All die Sterblichen – zu guten Teilen Touristen – hier in den Straßen wussten nichts von der zweiten Welt um sie herum, nichts von dem vor ihnen geheimen Krieg, der in wenigen Tagen ebendiese Welt in ihren Grundfesten erschüttern würde… und würden vermutlich selbst dann kaum etwas davon mitbekommen. Als er vor Jahren San Francisco einmal mit seinem Vater und seinem Bruder besucht hatte, war er noch einer von ihnen gewesen; ein gewöhnlicher Junge, allenfalls mit den banalen Problemen eines gewöhnlichen Teenagerlebens beschäftigt. Er hatte dazugehört, war einfach einer der zahllosen Besucher gewesen, die ziellos durch die Gassen schlenderten, hatte nichts, was er gesehen hatte hinterfragt.

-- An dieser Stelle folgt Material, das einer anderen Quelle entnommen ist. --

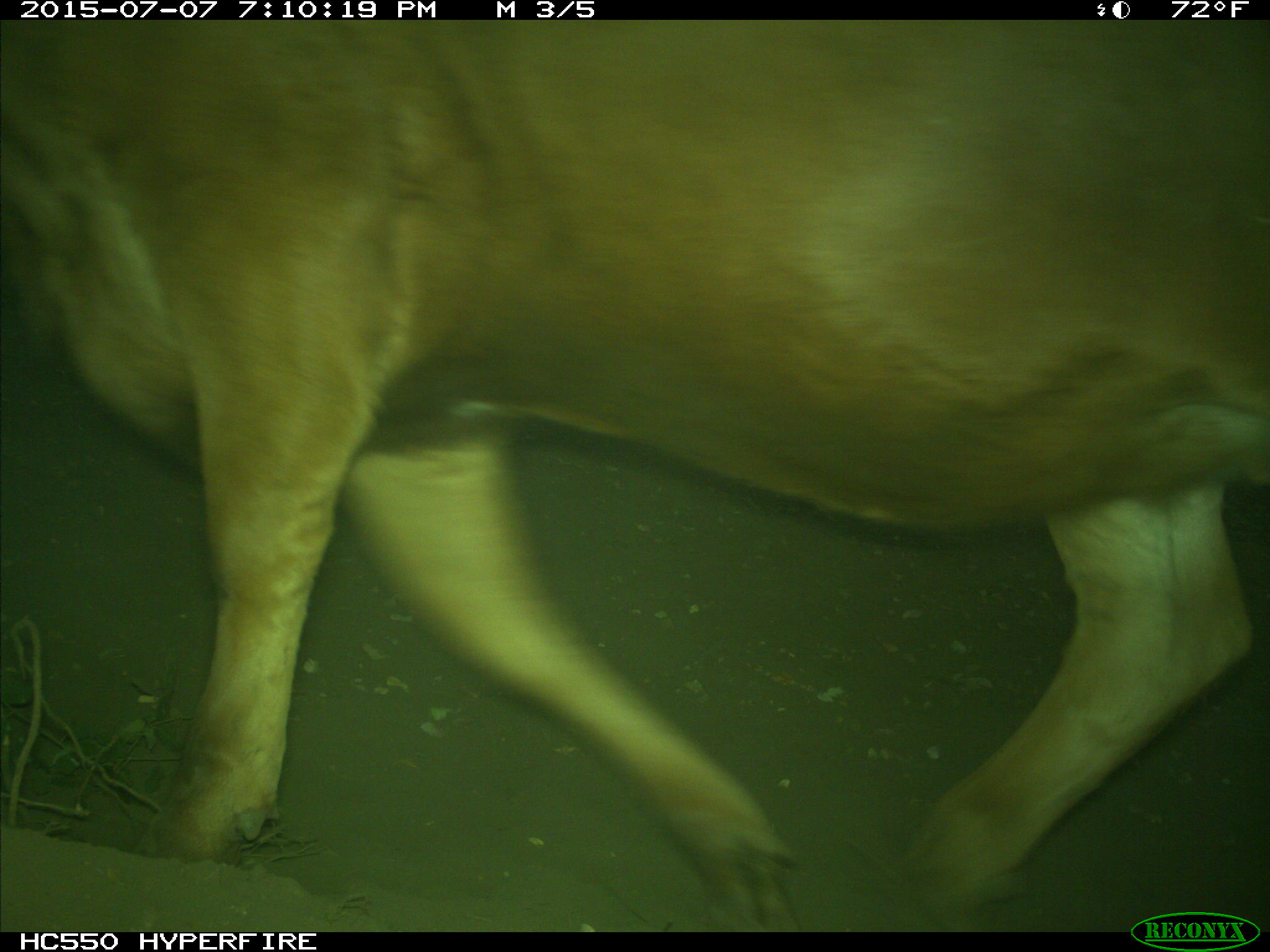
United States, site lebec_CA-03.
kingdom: Animalia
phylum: Chordata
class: Mammalia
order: Artiodactyla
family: Bovidae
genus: Bos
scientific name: Bos taurus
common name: domestic cow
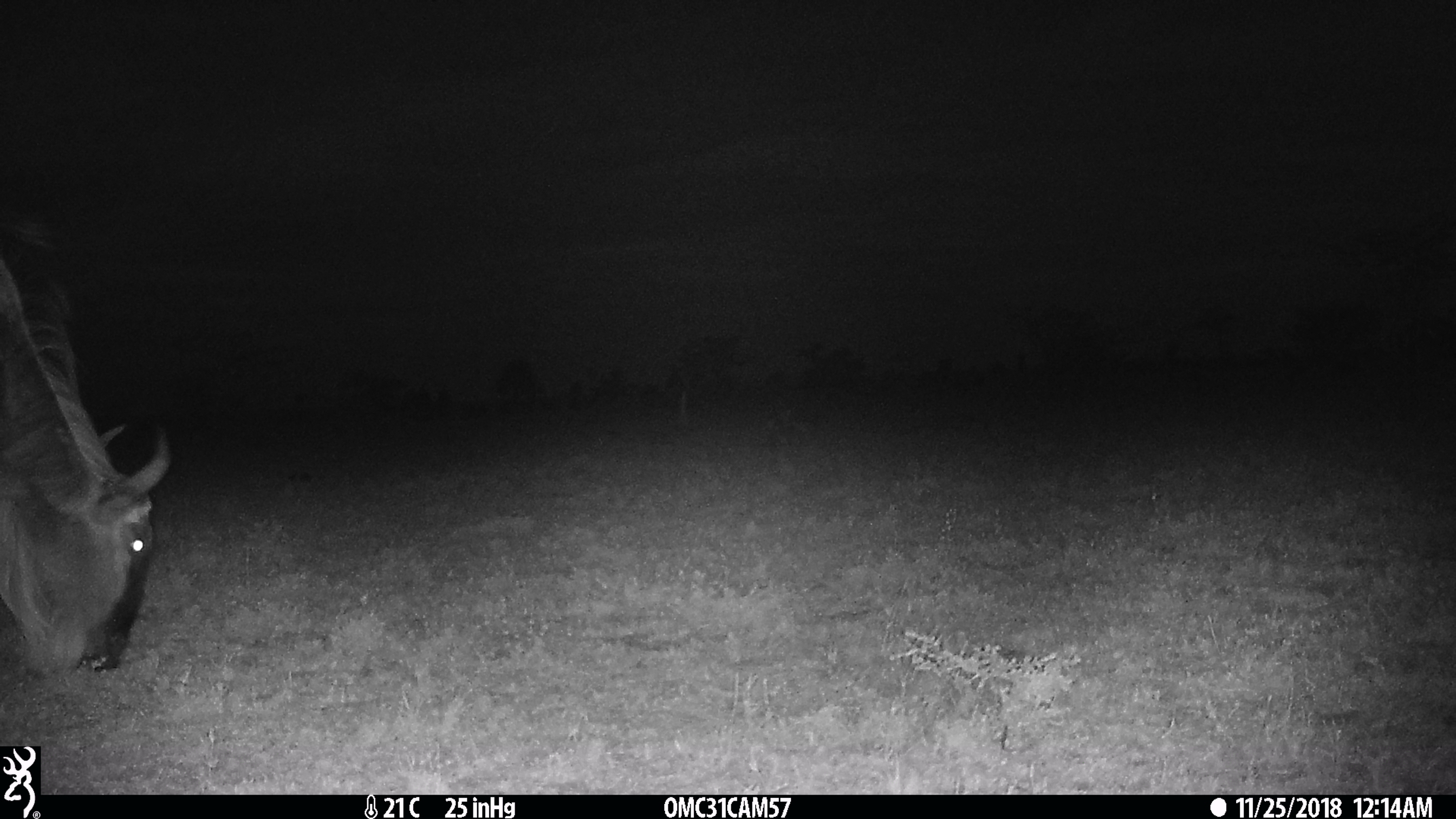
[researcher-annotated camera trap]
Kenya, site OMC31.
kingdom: Animalia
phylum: Chordata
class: Mammalia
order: Artiodactyla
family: Bovidae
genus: Connochaetes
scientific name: Connochaetes taurinus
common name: blue wildebeest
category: wildebeest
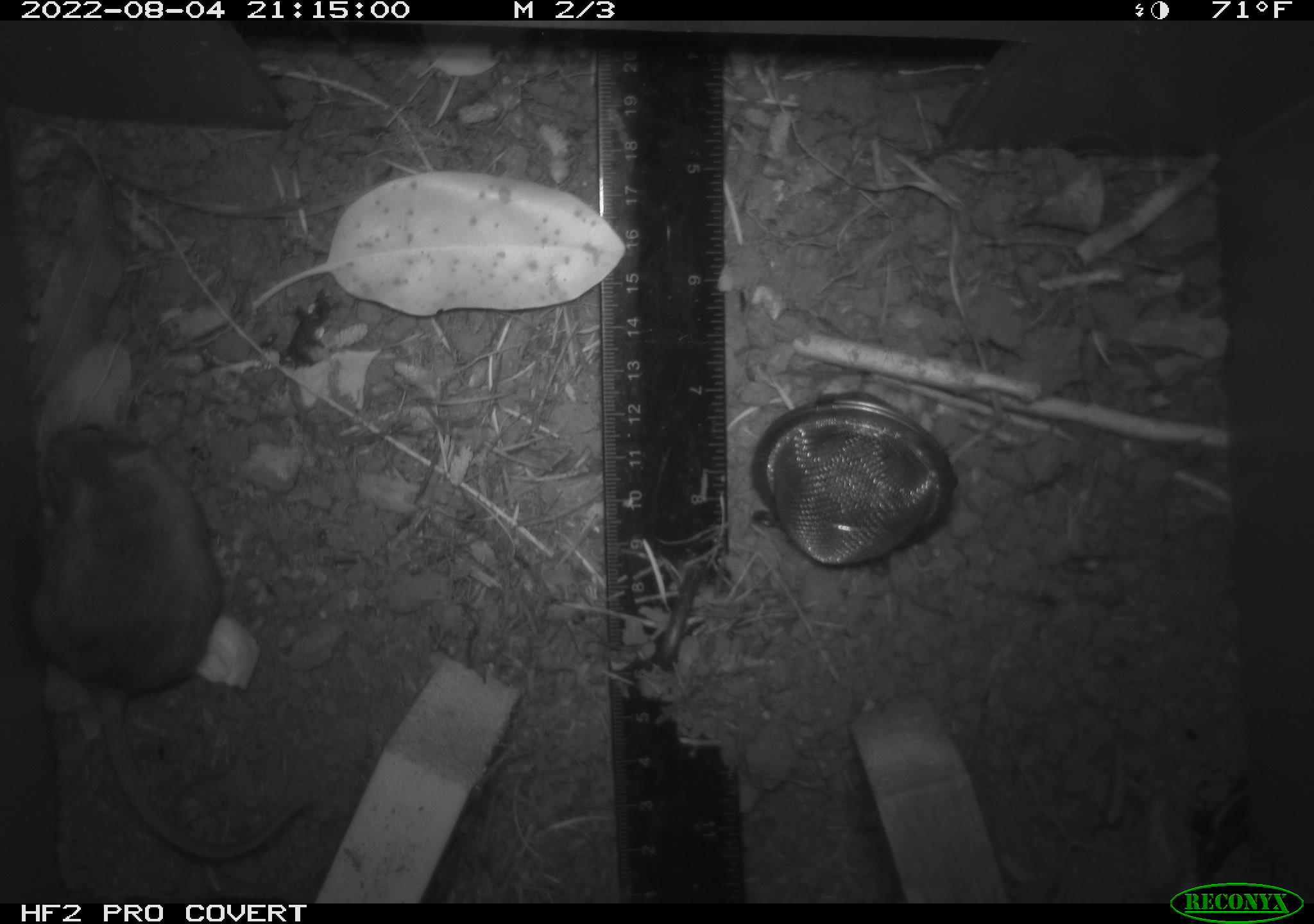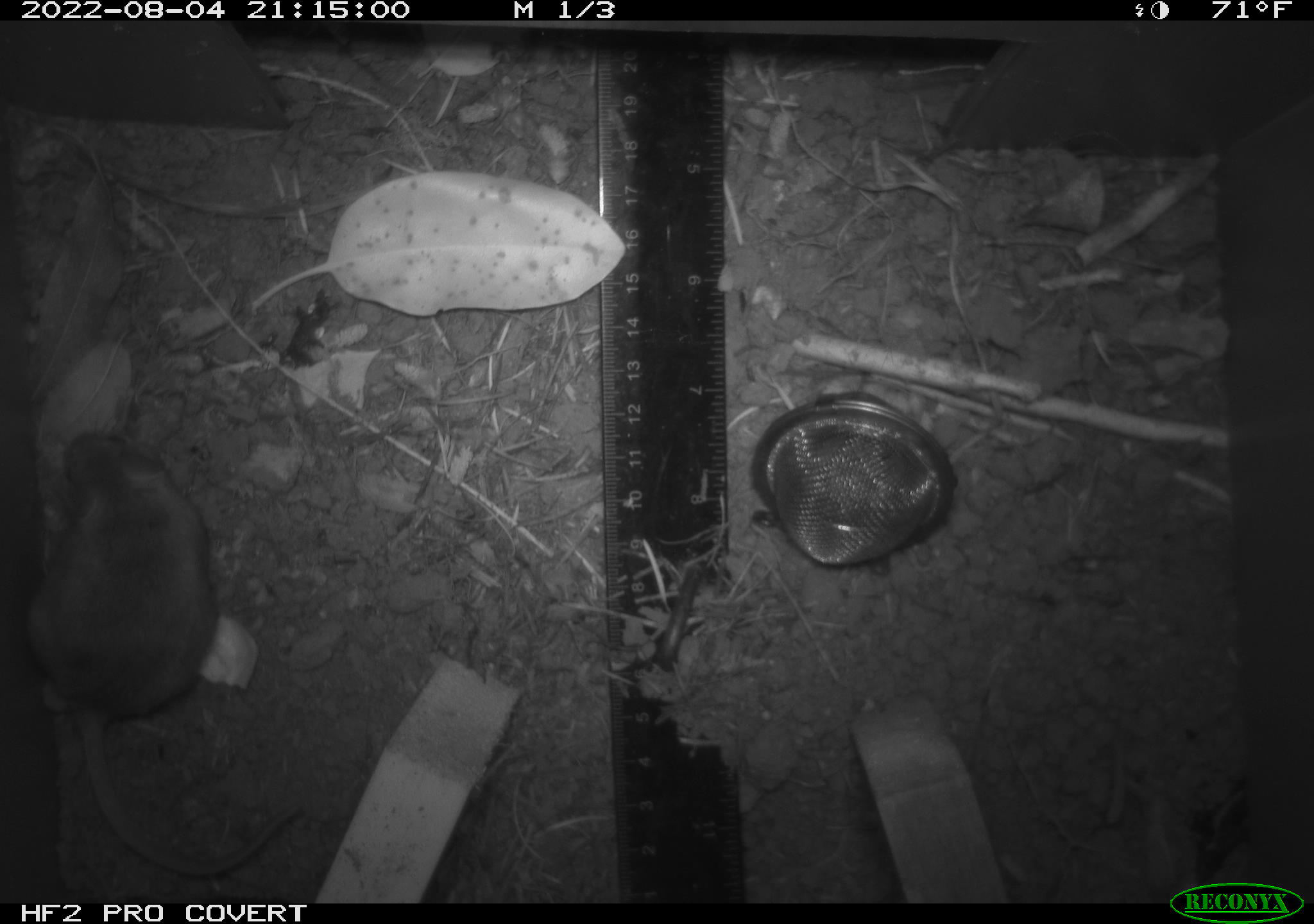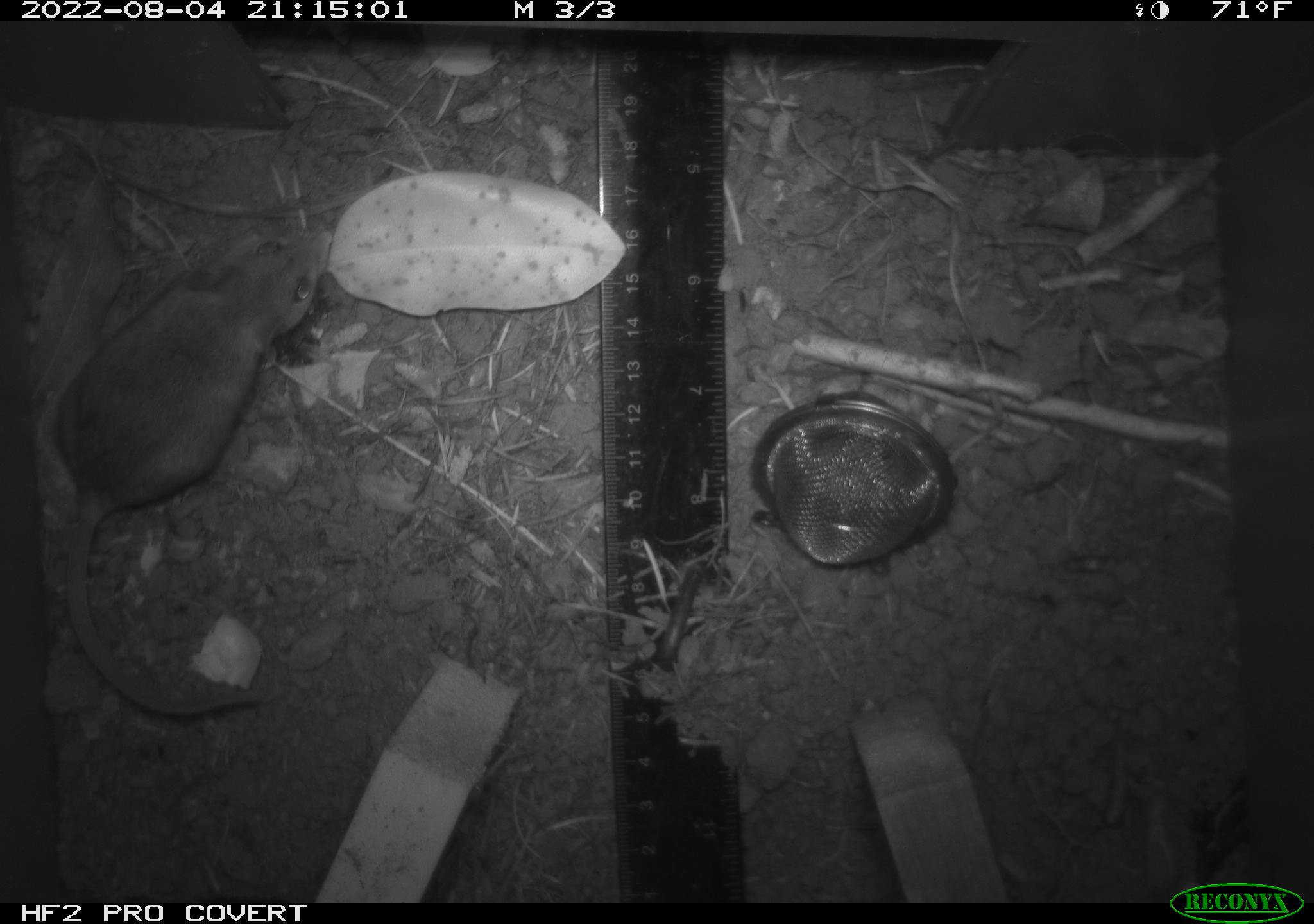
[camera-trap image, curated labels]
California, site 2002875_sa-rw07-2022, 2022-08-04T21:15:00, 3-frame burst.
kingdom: Animalia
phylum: Chordata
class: Mammalia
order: Rodentia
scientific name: Rodentia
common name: mouse species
Mouse species (Rodentia).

Am heutigen Tage jedoch war Leander ein Fremder. Mit all den Erfahrungen, die er gemacht, der Sicht auf die Welt, die er gerade in den letzten Tagen gewonnen hatte, und die den meisten, überaus kurzsichtigen Sterblichen für immer verwehrt blieb, war er seinem Blute zutrotz nach derlei Maßstab keineswegs mehr ein Mensch – und würde es nie wieder sein können.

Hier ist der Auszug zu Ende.